** BEGIN Extracted information **
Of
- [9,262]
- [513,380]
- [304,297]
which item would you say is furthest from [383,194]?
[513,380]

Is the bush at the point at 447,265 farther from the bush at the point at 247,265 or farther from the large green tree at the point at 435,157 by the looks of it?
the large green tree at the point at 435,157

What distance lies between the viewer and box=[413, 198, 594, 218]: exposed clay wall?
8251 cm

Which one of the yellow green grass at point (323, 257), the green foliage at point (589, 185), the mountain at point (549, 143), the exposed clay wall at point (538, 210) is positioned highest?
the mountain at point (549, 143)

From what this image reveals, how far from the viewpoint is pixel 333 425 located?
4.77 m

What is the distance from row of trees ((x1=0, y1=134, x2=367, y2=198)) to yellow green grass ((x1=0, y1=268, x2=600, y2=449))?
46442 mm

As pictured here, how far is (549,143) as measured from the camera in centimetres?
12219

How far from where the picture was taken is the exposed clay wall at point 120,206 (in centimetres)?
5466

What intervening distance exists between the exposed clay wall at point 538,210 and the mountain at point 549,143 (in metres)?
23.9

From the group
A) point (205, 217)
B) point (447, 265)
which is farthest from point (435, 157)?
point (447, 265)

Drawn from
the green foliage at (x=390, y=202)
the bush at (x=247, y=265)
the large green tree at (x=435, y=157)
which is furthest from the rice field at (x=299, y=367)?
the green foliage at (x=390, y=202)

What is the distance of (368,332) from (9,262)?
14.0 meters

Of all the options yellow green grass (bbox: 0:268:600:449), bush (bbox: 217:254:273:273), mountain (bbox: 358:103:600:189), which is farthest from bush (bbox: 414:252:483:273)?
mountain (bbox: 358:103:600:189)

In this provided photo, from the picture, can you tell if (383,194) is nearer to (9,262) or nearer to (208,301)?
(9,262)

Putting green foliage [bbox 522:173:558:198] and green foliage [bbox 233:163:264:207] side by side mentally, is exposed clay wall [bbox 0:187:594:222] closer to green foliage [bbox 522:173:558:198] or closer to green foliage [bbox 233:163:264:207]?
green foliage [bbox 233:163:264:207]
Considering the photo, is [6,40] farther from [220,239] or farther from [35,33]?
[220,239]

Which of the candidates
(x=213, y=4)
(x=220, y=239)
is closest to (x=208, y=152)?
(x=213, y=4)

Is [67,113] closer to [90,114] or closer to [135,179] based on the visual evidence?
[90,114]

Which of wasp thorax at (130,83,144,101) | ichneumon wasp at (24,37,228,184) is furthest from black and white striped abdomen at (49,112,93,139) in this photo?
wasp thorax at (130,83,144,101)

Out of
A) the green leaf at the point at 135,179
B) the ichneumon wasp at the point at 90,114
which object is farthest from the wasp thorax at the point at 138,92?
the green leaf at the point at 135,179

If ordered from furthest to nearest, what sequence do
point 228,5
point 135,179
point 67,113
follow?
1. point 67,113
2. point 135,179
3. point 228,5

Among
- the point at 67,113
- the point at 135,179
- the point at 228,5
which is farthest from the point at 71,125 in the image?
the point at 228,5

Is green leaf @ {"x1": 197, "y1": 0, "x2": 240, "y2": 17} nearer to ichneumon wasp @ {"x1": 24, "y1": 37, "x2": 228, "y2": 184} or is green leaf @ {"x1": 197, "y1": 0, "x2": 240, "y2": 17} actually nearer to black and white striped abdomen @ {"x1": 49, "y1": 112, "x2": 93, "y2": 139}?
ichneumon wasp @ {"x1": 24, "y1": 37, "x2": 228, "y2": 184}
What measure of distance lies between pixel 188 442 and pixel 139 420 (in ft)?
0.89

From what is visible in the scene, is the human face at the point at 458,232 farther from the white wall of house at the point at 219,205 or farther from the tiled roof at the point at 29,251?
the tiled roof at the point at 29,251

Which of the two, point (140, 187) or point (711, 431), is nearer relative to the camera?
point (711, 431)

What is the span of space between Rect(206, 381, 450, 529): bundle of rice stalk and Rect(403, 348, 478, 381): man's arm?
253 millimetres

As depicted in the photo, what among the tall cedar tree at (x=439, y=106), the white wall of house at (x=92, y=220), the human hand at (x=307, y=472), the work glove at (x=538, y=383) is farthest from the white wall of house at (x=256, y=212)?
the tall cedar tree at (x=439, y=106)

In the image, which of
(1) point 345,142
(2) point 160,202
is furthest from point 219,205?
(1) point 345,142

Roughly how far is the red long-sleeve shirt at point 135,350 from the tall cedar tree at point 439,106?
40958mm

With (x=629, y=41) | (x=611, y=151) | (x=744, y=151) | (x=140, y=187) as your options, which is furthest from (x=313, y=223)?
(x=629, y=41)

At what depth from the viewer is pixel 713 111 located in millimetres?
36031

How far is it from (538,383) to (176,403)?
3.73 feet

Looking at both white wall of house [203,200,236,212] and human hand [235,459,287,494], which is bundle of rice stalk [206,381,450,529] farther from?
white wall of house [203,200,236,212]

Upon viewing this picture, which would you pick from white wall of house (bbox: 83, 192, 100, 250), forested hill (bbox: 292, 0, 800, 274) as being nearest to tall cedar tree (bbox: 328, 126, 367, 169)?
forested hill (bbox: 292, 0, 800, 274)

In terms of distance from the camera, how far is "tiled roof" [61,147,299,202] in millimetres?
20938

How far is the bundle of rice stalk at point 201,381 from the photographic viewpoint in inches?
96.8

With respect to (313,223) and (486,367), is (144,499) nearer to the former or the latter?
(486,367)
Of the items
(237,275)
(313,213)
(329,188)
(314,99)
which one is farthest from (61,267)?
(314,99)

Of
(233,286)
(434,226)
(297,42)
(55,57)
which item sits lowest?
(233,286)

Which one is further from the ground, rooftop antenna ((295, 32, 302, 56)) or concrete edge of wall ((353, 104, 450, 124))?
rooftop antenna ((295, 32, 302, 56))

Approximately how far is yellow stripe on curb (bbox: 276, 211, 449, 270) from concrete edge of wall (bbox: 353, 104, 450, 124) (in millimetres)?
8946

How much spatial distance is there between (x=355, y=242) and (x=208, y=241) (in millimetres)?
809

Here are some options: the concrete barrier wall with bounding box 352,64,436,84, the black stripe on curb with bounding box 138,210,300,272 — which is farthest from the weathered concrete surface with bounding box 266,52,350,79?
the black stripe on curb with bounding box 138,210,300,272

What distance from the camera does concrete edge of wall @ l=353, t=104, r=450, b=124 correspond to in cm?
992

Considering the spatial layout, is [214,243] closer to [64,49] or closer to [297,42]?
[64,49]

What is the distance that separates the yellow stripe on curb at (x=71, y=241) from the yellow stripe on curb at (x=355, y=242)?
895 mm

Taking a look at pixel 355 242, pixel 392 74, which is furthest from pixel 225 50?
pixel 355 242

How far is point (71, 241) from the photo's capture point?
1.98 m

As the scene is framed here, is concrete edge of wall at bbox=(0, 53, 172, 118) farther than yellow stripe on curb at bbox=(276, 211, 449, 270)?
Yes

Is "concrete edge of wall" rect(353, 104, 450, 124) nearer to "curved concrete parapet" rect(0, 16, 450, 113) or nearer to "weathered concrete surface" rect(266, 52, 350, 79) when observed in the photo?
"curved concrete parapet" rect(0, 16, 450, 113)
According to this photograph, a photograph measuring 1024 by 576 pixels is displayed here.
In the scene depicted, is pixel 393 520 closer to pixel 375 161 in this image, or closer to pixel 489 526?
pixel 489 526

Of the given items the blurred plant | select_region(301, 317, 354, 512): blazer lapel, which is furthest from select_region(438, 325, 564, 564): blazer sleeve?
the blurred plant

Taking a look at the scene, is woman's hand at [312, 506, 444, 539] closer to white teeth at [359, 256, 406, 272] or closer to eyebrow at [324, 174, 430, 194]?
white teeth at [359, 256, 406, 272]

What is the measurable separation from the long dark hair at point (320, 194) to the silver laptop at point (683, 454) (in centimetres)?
** END Extracted information **
◆ Given exercise: Reproduce the material above exactly; please quote every line of it.

◆ Exercise response:
Of
- [9,262]
- [513,380]
- [304,297]
which item would you say is furthest from [383,194]?
[513,380]

Is the bush at the point at 447,265 farther from the bush at the point at 247,265 or farther from the large green tree at the point at 435,157 by the looks of it?
the large green tree at the point at 435,157

What distance lies between the viewer and box=[413, 198, 594, 218]: exposed clay wall?
8251 cm

Which one of the yellow green grass at point (323, 257), the green foliage at point (589, 185), the mountain at point (549, 143), the exposed clay wall at point (538, 210) is positioned highest?
the mountain at point (549, 143)

From what this image reveals, how far from the viewpoint is pixel 333 425 located?
4.77 m

What is the distance from row of trees ((x1=0, y1=134, x2=367, y2=198)) to yellow green grass ((x1=0, y1=268, x2=600, y2=449))?
46442 mm

As pictured here, how far is (549,143) as measured from the camera in centimetres?
12219

How far from where the picture was taken is the exposed clay wall at point 120,206 (in centimetres)?
5466

What intervening distance exists between the exposed clay wall at point 538,210 and the mountain at point 549,143 (in metres)?
23.9

From the group
A) point (205, 217)
B) point (447, 265)
which is farthest from point (435, 157)?
point (447, 265)

Drawn from
the green foliage at (x=390, y=202)
the bush at (x=247, y=265)
the large green tree at (x=435, y=157)
which is furthest from the rice field at (x=299, y=367)?
the green foliage at (x=390, y=202)

What is the distance of (368,332) from (9,262)?
14.0 meters

Of all the options yellow green grass (bbox: 0:268:600:449), bush (bbox: 217:254:273:273), mountain (bbox: 358:103:600:189), which is farthest from bush (bbox: 414:252:483:273)?
mountain (bbox: 358:103:600:189)

In this provided photo, from the picture, can you tell if (383,194) is nearer to (9,262) or nearer to (208,301)?
(9,262)

Putting green foliage [bbox 522:173:558:198] and green foliage [bbox 233:163:264:207] side by side mentally, is exposed clay wall [bbox 0:187:594:222] closer to green foliage [bbox 522:173:558:198] or closer to green foliage [bbox 233:163:264:207]?
green foliage [bbox 233:163:264:207]
Considering the photo, is [6,40] farther from [220,239] or farther from [35,33]?
[220,239]

Which of the candidates
(x=213, y=4)
(x=220, y=239)
is closest to (x=208, y=152)?
(x=213, y=4)

Is [67,113] closer to [90,114] or closer to [135,179] based on the visual evidence?
[90,114]

Which of wasp thorax at (130,83,144,101) | ichneumon wasp at (24,37,228,184) is furthest from black and white striped abdomen at (49,112,93,139) in this photo?
wasp thorax at (130,83,144,101)

Out of
A) the green leaf at the point at 135,179
B) the ichneumon wasp at the point at 90,114
which object is farthest from the wasp thorax at the point at 138,92?
the green leaf at the point at 135,179

If ordered from furthest to nearest, what sequence do
point 228,5
point 135,179
point 67,113
follow?
1. point 67,113
2. point 135,179
3. point 228,5

Among
- the point at 67,113
- the point at 135,179
- the point at 228,5
which is farthest from the point at 71,125 in the image?
the point at 228,5

Is green leaf @ {"x1": 197, "y1": 0, "x2": 240, "y2": 17} nearer to ichneumon wasp @ {"x1": 24, "y1": 37, "x2": 228, "y2": 184} or is green leaf @ {"x1": 197, "y1": 0, "x2": 240, "y2": 17} actually nearer to black and white striped abdomen @ {"x1": 49, "y1": 112, "x2": 93, "y2": 139}?
ichneumon wasp @ {"x1": 24, "y1": 37, "x2": 228, "y2": 184}
What measure of distance lies between pixel 188 442 and pixel 139 420 (in ft)?
0.89

From what is visible in the scene, is the human face at the point at 458,232 farther from the white wall of house at the point at 219,205 or farther from the tiled roof at the point at 29,251?
the tiled roof at the point at 29,251

Which of the two, point (140, 187) or point (711, 431), is nearer relative to the camera?
point (711, 431)

What is the span of space between Rect(206, 381, 450, 529): bundle of rice stalk and Rect(403, 348, 478, 381): man's arm?
253 millimetres

As depicted in the photo, what among the tall cedar tree at (x=439, y=106), the white wall of house at (x=92, y=220), the human hand at (x=307, y=472), the work glove at (x=538, y=383) is farthest from the white wall of house at (x=256, y=212)?
the tall cedar tree at (x=439, y=106)

In the image, which of
(1) point 345,142
(2) point 160,202
is furthest from point 219,205?
(1) point 345,142

Roughly how far is the red long-sleeve shirt at point 135,350 from the tall cedar tree at point 439,106?
40958mm

With (x=629, y=41) | (x=611, y=151) | (x=744, y=151) | (x=140, y=187) as your options, which is furthest from (x=313, y=223)?
(x=629, y=41)

At what depth from the viewer is pixel 713 111 located in millimetres?
36031

How far is it from (538,383) to (176,403)?
3.73 feet

Looking at both white wall of house [203,200,236,212] and human hand [235,459,287,494], which is bundle of rice stalk [206,381,450,529] farther from?
white wall of house [203,200,236,212]

Upon viewing this picture, which would you pick from white wall of house (bbox: 83, 192, 100, 250), forested hill (bbox: 292, 0, 800, 274) as being nearest to tall cedar tree (bbox: 328, 126, 367, 169)?
forested hill (bbox: 292, 0, 800, 274)

In terms of distance from the camera, how far is "tiled roof" [61,147,299,202] in millimetres?
20938

How far is the bundle of rice stalk at point 201,381 from the photographic viewpoint in inches?
96.8

With respect to (313,223) and (486,367), is (144,499) nearer to the former or the latter?
(486,367)
Of the items
(237,275)
(313,213)
(329,188)
(314,99)
which one is farthest from (61,267)?
(314,99)

Of
(233,286)
(434,226)
(297,42)
(55,57)
which item sits lowest?
(233,286)

Which one is further from the ground, rooftop antenna ((295, 32, 302, 56)) or concrete edge of wall ((353, 104, 450, 124))?
rooftop antenna ((295, 32, 302, 56))

Approximately how far is yellow stripe on curb (bbox: 276, 211, 449, 270) from concrete edge of wall (bbox: 353, 104, 450, 124) (in millimetres)?
8946

How much spatial distance is there between (x=355, y=242) and (x=208, y=241) (in millimetres)?
809

Here are some options: the concrete barrier wall with bounding box 352,64,436,84, the black stripe on curb with bounding box 138,210,300,272 — which is farthest from the weathered concrete surface with bounding box 266,52,350,79?
the black stripe on curb with bounding box 138,210,300,272

What distance from the camera does concrete edge of wall @ l=353, t=104, r=450, b=124 correspond to in cm?
992

Considering the spatial layout, is [214,243] closer to [64,49] or closer to [297,42]?
[64,49]

What is the distance that separates the yellow stripe on curb at (x=71, y=241) from the yellow stripe on curb at (x=355, y=242)?
895 mm

Taking a look at pixel 355 242, pixel 392 74, which is furthest from pixel 225 50?
pixel 355 242

How far is point (71, 241) from the photo's capture point?
1.98 m

As the scene is framed here, is concrete edge of wall at bbox=(0, 53, 172, 118) farther than yellow stripe on curb at bbox=(276, 211, 449, 270)?
Yes

Is "concrete edge of wall" rect(353, 104, 450, 124) nearer to "curved concrete parapet" rect(0, 16, 450, 113) or nearer to "weathered concrete surface" rect(266, 52, 350, 79) when observed in the photo?
"curved concrete parapet" rect(0, 16, 450, 113)
According to this photograph, a photograph measuring 1024 by 576 pixels is displayed here.
In the scene depicted, is pixel 393 520 closer to pixel 375 161 in this image, or closer to pixel 489 526?
pixel 489 526

Of the given items the blurred plant | select_region(301, 317, 354, 512): blazer lapel, which is furthest from select_region(438, 325, 564, 564): blazer sleeve?
the blurred plant

Taking a look at the scene, is woman's hand at [312, 506, 444, 539] closer to white teeth at [359, 256, 406, 272] or closer to eyebrow at [324, 174, 430, 194]?
white teeth at [359, 256, 406, 272]

What is the measurable separation from the long dark hair at point (320, 194) to the silver laptop at point (683, 454) (in centimetres)?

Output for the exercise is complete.